SLR - July 2017 - Candace J. Masso
Foot and Ankle Reconstruction Using the Distally Based Sural Artery Flap Versus the Medial Plantar Flap: A Comparative Study
Reference: Mahmoud WH. Foot and Ankle Reconstruction Using the Distally Based Sural Artery Flap Versus the Medial Plantar Flap: A Comparative Study. J Foot Ankle Surg. 2017 May–Jun; 56(3):514–518.
Scientific Literature Review
Reviewed By: Candace J. Masso, DPM
Residency Program: MetroWest Medical Center
Podiatric Relevance: Soft-tissue defects of the foot and ankle often may greatly benefit from reconstruction with skin flaps. Unfortunately, flaps can be difficult to select and harvest due to certain skin characteristics unique to the foot as well as relatively poor skin circulation. Because the foot is a weightbearing unit, it is important for a flap to be able to resist sharing forces and tension. There are several types of surgical reconstructive options for soft-tissue defects of the foot and ankle, including skin grafts, cross leg flaps, local fasciocutaneous flaps and free flaps. This article reviews the risks and benefits of two types of fasciocutaneous flaps: the medial plantar artery flap and the reversed sural artery flap. The goal was to assess whether one is more beneficial than the other in terms of managing soft-tissue defects of the foot and ankle.

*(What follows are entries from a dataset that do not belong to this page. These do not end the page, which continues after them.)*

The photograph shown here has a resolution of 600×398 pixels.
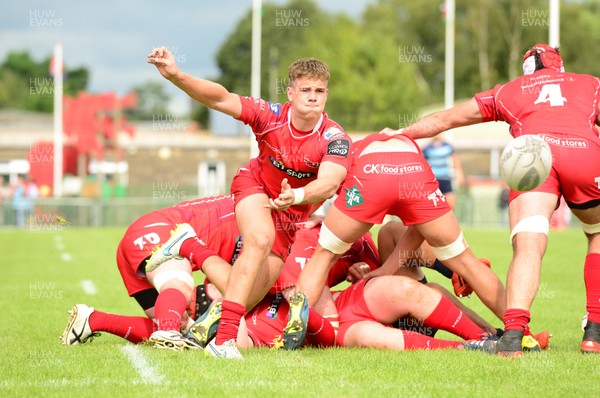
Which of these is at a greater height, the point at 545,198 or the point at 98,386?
the point at 545,198

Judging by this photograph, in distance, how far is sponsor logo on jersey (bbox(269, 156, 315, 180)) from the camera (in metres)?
7.65

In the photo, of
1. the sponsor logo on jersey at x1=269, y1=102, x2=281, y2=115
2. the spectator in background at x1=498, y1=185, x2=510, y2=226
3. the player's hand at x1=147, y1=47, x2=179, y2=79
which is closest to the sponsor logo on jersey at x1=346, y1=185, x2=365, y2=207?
the sponsor logo on jersey at x1=269, y1=102, x2=281, y2=115

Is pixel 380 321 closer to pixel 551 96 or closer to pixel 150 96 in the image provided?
pixel 551 96

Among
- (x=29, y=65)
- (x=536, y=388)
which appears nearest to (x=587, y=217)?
(x=536, y=388)

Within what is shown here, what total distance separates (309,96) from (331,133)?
352mm

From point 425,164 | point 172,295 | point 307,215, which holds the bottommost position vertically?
point 172,295

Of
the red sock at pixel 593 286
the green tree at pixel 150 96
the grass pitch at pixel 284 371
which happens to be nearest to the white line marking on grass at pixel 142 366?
the grass pitch at pixel 284 371

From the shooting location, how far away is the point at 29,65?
108688 mm

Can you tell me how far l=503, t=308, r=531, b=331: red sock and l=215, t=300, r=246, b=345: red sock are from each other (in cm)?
192

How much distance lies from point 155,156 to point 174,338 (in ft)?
169

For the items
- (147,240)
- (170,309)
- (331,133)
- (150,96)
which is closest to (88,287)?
(147,240)

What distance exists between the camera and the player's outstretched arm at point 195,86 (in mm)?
6867

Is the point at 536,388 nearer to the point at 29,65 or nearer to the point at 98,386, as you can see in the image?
the point at 98,386

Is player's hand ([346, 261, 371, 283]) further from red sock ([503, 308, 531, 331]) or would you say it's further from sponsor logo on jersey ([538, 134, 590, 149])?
sponsor logo on jersey ([538, 134, 590, 149])
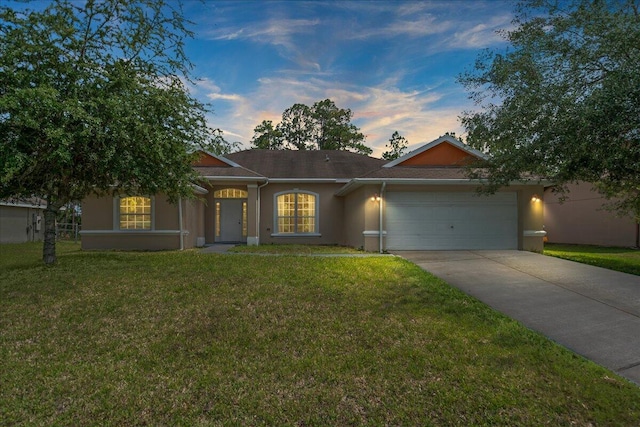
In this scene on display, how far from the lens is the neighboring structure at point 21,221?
65.7ft

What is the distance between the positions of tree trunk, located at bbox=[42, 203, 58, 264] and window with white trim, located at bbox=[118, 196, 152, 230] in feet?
13.1

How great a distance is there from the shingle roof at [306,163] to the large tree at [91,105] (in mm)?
7283

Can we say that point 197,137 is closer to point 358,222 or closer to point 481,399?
point 358,222

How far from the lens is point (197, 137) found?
9.62 meters

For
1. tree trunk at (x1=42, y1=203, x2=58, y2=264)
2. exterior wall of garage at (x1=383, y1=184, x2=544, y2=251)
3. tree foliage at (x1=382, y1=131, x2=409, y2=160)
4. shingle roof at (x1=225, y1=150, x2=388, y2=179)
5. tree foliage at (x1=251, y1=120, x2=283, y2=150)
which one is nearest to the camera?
tree trunk at (x1=42, y1=203, x2=58, y2=264)

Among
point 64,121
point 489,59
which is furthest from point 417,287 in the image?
point 64,121

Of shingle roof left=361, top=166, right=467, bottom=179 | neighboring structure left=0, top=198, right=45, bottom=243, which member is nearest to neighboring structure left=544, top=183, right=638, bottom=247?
shingle roof left=361, top=166, right=467, bottom=179

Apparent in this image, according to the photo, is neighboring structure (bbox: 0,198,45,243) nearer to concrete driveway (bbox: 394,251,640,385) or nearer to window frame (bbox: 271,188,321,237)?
window frame (bbox: 271,188,321,237)

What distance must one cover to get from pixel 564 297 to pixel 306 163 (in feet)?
43.7

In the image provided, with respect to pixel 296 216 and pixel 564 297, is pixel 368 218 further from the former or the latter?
pixel 564 297


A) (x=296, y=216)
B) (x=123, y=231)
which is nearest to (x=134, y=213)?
(x=123, y=231)

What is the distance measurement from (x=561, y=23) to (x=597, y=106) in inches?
89.1

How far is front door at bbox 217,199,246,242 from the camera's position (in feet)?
52.8

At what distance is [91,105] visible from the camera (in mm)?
7094
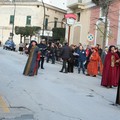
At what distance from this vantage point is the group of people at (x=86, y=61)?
50.4ft

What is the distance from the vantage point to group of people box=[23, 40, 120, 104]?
15.4m

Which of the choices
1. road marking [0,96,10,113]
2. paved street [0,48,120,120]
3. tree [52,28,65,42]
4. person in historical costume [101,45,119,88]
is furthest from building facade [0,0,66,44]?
road marking [0,96,10,113]

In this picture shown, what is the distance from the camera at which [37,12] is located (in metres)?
67.5

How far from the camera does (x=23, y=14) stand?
69688 mm

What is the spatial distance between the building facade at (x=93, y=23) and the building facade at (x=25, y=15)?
20.8 m

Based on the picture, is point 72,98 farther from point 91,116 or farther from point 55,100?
point 91,116

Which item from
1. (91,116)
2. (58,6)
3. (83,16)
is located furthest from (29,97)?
(58,6)

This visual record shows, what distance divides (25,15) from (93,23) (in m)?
31.3

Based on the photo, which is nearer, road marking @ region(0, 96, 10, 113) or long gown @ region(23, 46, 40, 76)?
road marking @ region(0, 96, 10, 113)

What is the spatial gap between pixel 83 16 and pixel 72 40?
365 centimetres

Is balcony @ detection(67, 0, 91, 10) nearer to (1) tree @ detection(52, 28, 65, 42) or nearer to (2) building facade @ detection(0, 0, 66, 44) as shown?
(1) tree @ detection(52, 28, 65, 42)

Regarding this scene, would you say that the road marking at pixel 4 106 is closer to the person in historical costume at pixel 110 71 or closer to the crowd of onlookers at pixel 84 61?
the crowd of onlookers at pixel 84 61

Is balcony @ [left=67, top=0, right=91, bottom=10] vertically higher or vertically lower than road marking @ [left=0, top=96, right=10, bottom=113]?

Methods: This study reviewed 30 patients aged 18 to 60 with soft-tissue defects of the foot and ankle from 2011 to 2014. Prior to reconstruction, arterial duplex scanning was performed to assess vascular patency. Fifteen patients were selected to have reconstruction using the medial plantar artery flap (MPAF), and 15 patients were selected to have reconstruction using the reversed sural artery flap (RSAF). Criteria for the MPAF included defects that were <5 x 7 cm with an intact instep and patent posterior tibial artery/medial plantar artery. Criteria for the RSAF included defects that were >5 x 7 cm with no injury to the lateral aspect of the lower leg and a patent peroneal artery. Patients did not have any major comorbidities and were excluded if they had a history of PVD or smoking.
Results: Defect size of the MPAF group was smaller with an average of 22 cm squared. The MPAF group had a longer operative time (100 mins avg) and had 100 percent flap survival. Patients of this group were able to bear weight earlier at 5.8 weeks, and there were no recurrent ulcerations. There were fewer complications in the MPAF group (33.3 percent), and this group had better functional outcomes. No debulking was required after the flap incorporated and healed. In the RSAF group, the defect size was larger with an average of 66 cm squared. Operative time was shorter (80 mins avg), and one flap did not survive (likely due to venous congestion). Patients of this group were able to bear weight later at 6.9 weeks, and there were no recurrent ulcerations. However, complications were higher in this group at 80 percent. Three flaps required debulking procedures, and 15 patients required shoe modifications.
Conclusions: There are numerous options for soft-tissue defect reconstruction of the foot and ankle, including skin grafts, fasciocutaneous flaps, free flaps and cross leg flaps. This study compared two fasciocutaneous flaps (MPAF and RSAF) and found that they both provided durable skin and soft- tissue coverage, and neither resulted in recurrent ulcers. While the MPAF is not recommended for large defects or patients with instep injury, functional outcomes were better overall, and there were fewer postoperative complications than with the RSAF. Both flaps are advocated for soft-tissue defect reconstruction of the foot and ankle; however, the MPAF is preferred for moderate-sized defects.